Napoli assurge a Capitale di un grande Stato europeo e il giornalismo delle due Sicilie si afferma

Intanto, anche grazie al sostegno e al contributo di Carlo III, il giornalismo a Napoli, come nel resto delle Due Sicilie, cominciò a crescere e ad affermarsi anche nel campo cultural-letterario: ciò nel momento in cui Napoli cominciava ad assurgere a quel ruolo di grande capitale di uno dei principali e più rilevanti Stati europei, che da quel momento sarebbe stato suo per oltre un secolo.

Antonio Genovesi
Antonio Genovesi

Questo almeno fino al 1861, quando l’unificazione avrebbe trasformato la città (come sostenuto anche dal ministro delle Finanze, Giulio Tremonti qualche anno addietro) “da Capitale a Prefettura”. In ogni caso vi fu un rinnovamento qualitativo e quantitativo dell’informazione che fu reso possibile, da un lato dal moltiplicarsi su tutto il territorio meridionale di riviste e periodici di grande spessore culturale e dall’altro dall’apporto che a queste pubblicazioni offrirono nomi come quelli di Gianbattista Vico, Pietro Giannone, Antonio Genovesi che mentre, però, ne facevano crescere lo spessore culturale, d’altro canto ne impedivano la crescita diffusionale negli ambienti popolari.

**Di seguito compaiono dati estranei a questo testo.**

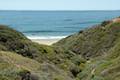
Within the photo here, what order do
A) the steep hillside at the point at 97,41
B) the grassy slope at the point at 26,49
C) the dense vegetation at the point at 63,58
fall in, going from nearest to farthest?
the dense vegetation at the point at 63,58 < the grassy slope at the point at 26,49 < the steep hillside at the point at 97,41

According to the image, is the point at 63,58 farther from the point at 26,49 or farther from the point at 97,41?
the point at 97,41

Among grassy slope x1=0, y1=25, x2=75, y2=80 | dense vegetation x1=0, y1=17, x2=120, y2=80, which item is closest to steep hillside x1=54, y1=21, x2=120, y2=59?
dense vegetation x1=0, y1=17, x2=120, y2=80

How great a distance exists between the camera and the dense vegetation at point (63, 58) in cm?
1959

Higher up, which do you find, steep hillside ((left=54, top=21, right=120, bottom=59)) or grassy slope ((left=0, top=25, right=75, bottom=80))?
grassy slope ((left=0, top=25, right=75, bottom=80))

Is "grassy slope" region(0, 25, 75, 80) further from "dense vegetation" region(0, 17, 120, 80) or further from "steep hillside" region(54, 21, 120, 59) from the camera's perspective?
"steep hillside" region(54, 21, 120, 59)

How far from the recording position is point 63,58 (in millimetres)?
33094

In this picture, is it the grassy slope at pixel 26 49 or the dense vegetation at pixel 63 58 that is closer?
the dense vegetation at pixel 63 58

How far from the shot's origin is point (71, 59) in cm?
3428

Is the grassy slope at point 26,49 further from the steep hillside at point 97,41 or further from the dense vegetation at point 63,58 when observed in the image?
the steep hillside at point 97,41

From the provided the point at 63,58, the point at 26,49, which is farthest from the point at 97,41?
the point at 26,49

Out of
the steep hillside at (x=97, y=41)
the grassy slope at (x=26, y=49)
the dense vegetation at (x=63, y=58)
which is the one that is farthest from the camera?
the steep hillside at (x=97, y=41)

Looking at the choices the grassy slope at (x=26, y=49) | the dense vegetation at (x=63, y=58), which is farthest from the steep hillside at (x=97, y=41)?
the grassy slope at (x=26, y=49)

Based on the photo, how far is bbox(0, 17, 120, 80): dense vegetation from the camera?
1959 cm

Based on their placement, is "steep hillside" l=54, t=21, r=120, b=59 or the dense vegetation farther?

Questi ultimi ovviamente più interessati ad argomenti poco impegnati, più sobri e leggeri, che non ad un’informazione, come scriveva il Cortese, «troppo imbevuta di filosofia, di diritto e di economia perché potesse dar materia a giornali destinati ad un pubblico più vario e quindi più superficiale». Ciò, forse, anche in conseguenza del fatto che il giornalismo a Napoli, in questo frangente, sembrava avere come principale punto di riferimento Antonio Genovesi, titolare della prima cattedra universitaria di economia del mondo, istituita pressi l’Università di Napoli.